I am watching an interview. Some leader insists that the huge financial debt is a problem. That picks up my interest. Because I indeed think it is. I think there is a dose of conservatism needed in financial policies.

But then the leader turns around and argues for reduction of taxes.

Something about that line or argument always makes me uncomfortable. Let me see if I can put it into words.

You can’t always get out of the things you don’t like by doing the things you like.

It’s like telling an alcoholic that there exists a way to get out of addiction where they get to drink more, just that you have to drink at the different bar. No such bar exists. And if you want to kick addiction, it’s going to cause you some pain. It’s worth in the long run, but going to suck in short run.
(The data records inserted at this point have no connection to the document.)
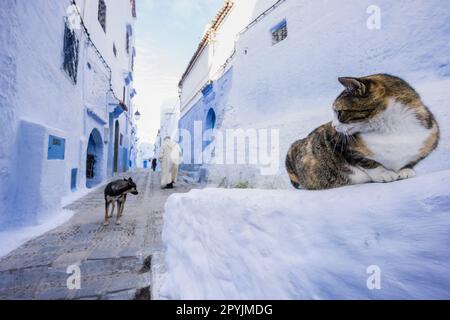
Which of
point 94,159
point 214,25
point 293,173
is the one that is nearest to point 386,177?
point 293,173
I understand tax is not a simple thing. I understand there is a good argument to be made about what type of taxes to charge in order to incentivize the right behaviors and discourage the wrong ones. However at this point in time in American financial history, any argument for reduction in taxes is hard to swollow. If anyone wants to make a serious dent in ballooning national debt, the spending needs to be managed well, and the taxes must at least need to remain at current level if not increase.

To be perfectly honest, I think there is serious lack of financial education among common Americans. I don’t mean to single out Americans as financially illiterate. Common people from other countries are equally financially illiterate, but when you are not a citizen of a superpower, your country is not the most influential economy, your army not the world’s most powerful army, you maintain a healthy fear that makes you hedge your bets. That risk perception imparts certain default wisdom to you. Americans don’t have that gift of insecurity or fear. Also Americans have lot more borrowing ability than rest of the world that imparts additional dose of false all-is-well feeling.

And I understand I am grossly generalizing when I am talking about Americans. Obviously there is a large number of financially wise Americans that are exception to this. They were raised by parents who imparted good financial discipline in them. Or they have struggled, failed and developed a healthy risk perception. They save and live within their means. But the number of people who don’t have financial maturity is disturbingly large, large enough to influence the policies.

At the same time American government is one of the least corrupt government I have seen, and it employs many qualified and competent individuals. If I were to decide in whose hands tax money should be left, I would vote for government.

There is an excellent book called “Prophecy” by Robert Kiyosaki, the same author who penned “Rich Dad, Poor Dad”, which raises similar concern. The financially wise person in that books made an observation in late 70s when a large switch from pension funds to 401 k plans occurred. That person warned that such a switch is going to put control of retirement savings in peoples’ hands without providing them adequate education about handling them. We will know if his prophecy about retirement funds comes true in coming decade.

I am often surprised to find this argument for tax reduction or outright elimination coming from people who make very little money and pay very little taxes in the first place. Don’t they realize how much they are getting in return? Roads, School, Police, Strong Army? They are getting the best return for their tax dollars.

For some reason unknown to me, it is this segment in society that gets seduced by the idea of less taxes. “No taxation without representation” was a rallying cry for American revolution. Running a democratic government without any taxation, or in short “representation without taxation” seems to be the idea for this new political battleground.